----- Data for review -----

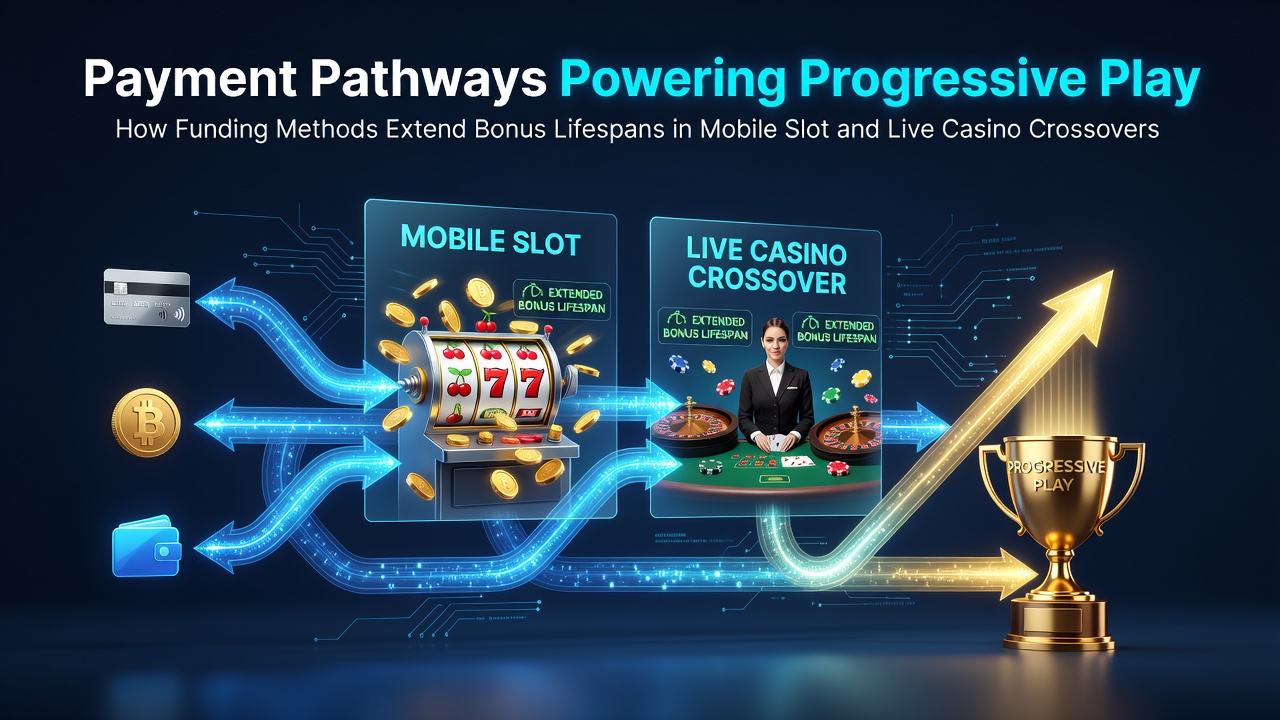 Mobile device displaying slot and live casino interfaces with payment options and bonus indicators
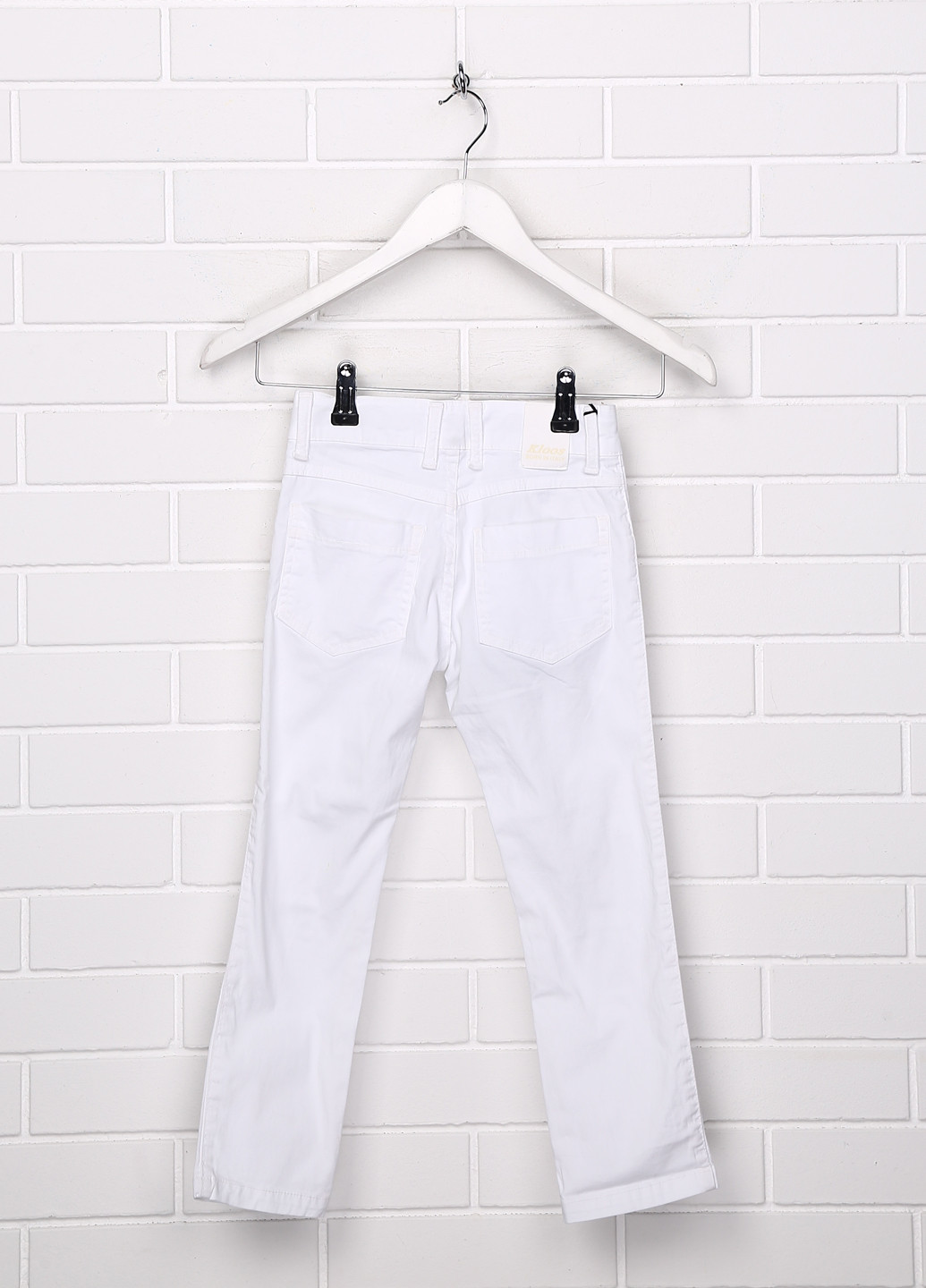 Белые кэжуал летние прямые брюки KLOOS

-----
----- Data for review -----

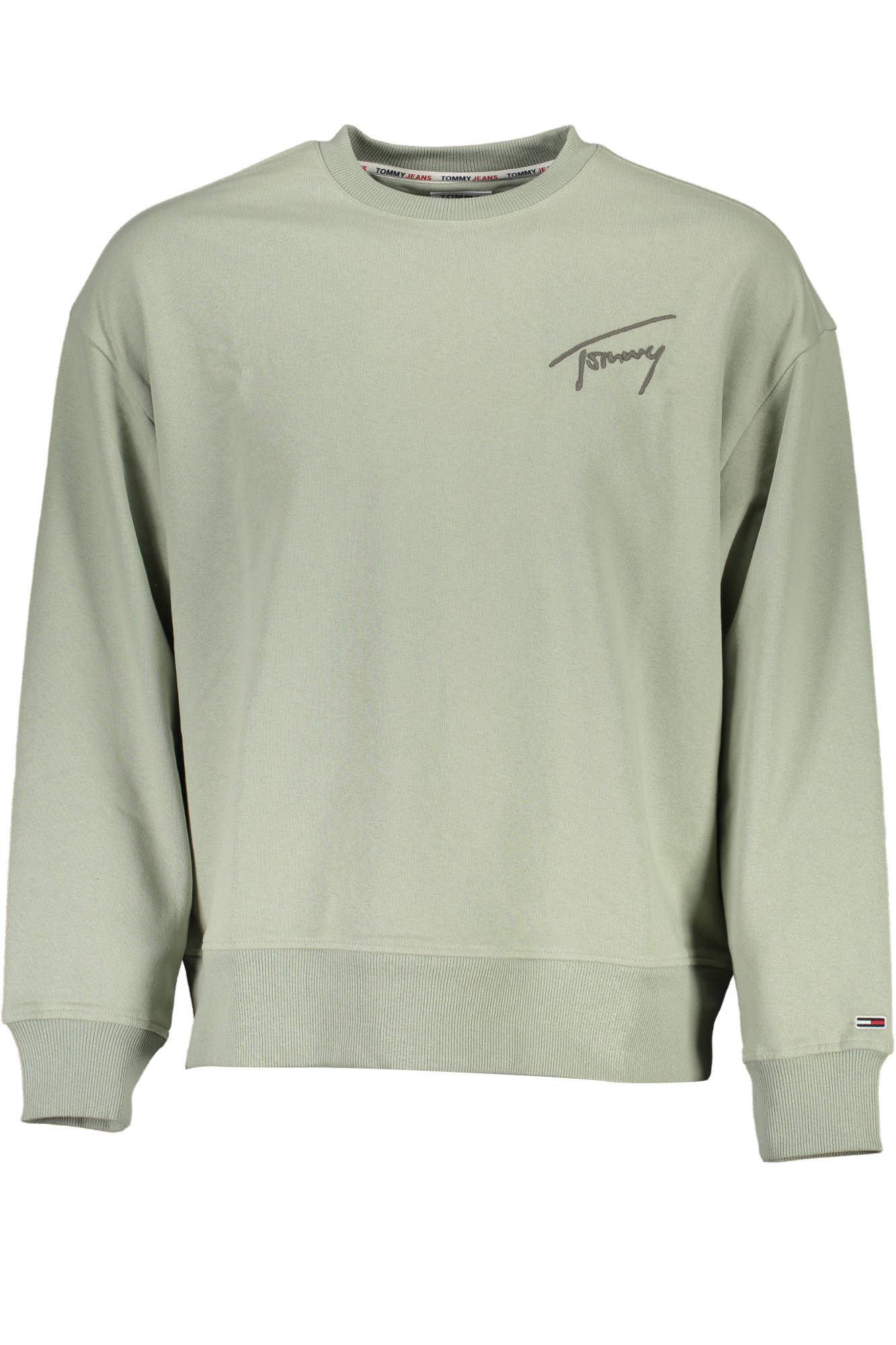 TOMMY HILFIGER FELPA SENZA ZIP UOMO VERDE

-----

_How to complete this task_: Copy word for word the span of the records above that begins at the line with "Mobile device displaying" and ends at the line with "Белые кэжуал летние прямые брюки KLOOS", including those two lines but not the pictures.

_Output of the exercise_:
 Mobile device displaying slot and live casino interfaces with payment options and bonus indicators
 Белые кэжуал летние прямые брюки KLOOS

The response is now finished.